Wherever the string "moose" appears in the entries below, return the line that holds it.

═════ INPUT MATERIAL ═════

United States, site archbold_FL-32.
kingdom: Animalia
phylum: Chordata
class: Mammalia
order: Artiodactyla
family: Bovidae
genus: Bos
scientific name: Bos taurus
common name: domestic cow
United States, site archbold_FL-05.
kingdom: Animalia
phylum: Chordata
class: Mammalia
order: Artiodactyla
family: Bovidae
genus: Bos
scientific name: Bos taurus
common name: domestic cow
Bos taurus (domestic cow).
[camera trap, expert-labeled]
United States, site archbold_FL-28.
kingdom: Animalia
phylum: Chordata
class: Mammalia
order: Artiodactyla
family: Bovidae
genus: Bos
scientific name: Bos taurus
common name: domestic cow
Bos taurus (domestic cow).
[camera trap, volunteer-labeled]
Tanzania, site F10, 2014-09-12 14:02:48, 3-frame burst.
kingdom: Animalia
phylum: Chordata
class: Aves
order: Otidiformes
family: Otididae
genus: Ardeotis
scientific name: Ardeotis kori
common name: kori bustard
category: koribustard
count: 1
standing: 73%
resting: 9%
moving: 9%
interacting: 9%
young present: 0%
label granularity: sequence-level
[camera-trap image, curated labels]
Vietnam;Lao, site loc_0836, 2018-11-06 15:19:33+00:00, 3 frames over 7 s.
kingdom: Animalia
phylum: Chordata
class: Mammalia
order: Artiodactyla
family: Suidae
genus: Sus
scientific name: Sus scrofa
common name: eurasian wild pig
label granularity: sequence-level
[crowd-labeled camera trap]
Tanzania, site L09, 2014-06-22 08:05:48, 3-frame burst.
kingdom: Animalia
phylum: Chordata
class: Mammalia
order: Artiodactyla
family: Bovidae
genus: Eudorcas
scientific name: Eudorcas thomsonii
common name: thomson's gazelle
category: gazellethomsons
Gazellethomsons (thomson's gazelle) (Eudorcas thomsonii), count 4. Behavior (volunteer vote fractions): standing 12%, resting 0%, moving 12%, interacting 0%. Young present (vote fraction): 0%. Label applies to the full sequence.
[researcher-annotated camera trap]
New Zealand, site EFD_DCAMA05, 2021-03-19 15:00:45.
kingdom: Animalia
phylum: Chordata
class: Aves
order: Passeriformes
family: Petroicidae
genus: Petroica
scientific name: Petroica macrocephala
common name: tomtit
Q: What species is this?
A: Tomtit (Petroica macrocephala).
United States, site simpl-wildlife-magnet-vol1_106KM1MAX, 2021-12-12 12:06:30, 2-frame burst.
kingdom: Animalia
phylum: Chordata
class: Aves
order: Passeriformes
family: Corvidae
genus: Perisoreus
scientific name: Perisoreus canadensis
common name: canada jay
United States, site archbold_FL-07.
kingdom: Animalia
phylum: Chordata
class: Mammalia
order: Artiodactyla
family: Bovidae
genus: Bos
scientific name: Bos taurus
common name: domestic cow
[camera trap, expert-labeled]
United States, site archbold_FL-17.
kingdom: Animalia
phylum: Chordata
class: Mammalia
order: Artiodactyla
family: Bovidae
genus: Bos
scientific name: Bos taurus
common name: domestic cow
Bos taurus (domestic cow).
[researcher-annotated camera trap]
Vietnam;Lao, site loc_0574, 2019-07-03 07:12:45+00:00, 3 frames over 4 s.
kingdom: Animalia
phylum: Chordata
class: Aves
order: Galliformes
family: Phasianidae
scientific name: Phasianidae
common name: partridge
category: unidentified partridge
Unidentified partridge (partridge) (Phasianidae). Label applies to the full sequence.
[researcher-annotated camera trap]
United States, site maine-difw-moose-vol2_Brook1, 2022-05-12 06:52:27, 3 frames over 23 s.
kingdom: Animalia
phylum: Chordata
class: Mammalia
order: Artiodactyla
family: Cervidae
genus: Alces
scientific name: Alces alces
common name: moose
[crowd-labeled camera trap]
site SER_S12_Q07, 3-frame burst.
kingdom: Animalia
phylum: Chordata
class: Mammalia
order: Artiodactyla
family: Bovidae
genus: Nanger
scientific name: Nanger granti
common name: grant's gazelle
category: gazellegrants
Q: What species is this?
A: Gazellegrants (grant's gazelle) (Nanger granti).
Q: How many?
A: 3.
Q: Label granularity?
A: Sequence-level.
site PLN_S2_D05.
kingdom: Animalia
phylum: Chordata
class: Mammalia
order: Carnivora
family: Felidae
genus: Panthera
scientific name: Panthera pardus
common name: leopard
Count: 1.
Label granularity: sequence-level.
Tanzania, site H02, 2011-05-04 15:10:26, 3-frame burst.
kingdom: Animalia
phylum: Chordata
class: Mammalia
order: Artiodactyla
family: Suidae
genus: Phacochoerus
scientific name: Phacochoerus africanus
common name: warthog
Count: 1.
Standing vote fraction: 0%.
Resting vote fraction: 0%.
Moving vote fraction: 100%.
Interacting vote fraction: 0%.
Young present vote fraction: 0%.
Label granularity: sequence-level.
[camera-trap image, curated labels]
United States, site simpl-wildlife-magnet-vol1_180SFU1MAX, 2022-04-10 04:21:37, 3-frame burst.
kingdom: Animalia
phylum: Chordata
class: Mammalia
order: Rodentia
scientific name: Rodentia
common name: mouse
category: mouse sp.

═════

* _TASK RESPONSE_
United States, site maine-difw-moose-vol2_Brook1, 2022-05-12 06:52:27, 3 frames over 23 s.
common name: moose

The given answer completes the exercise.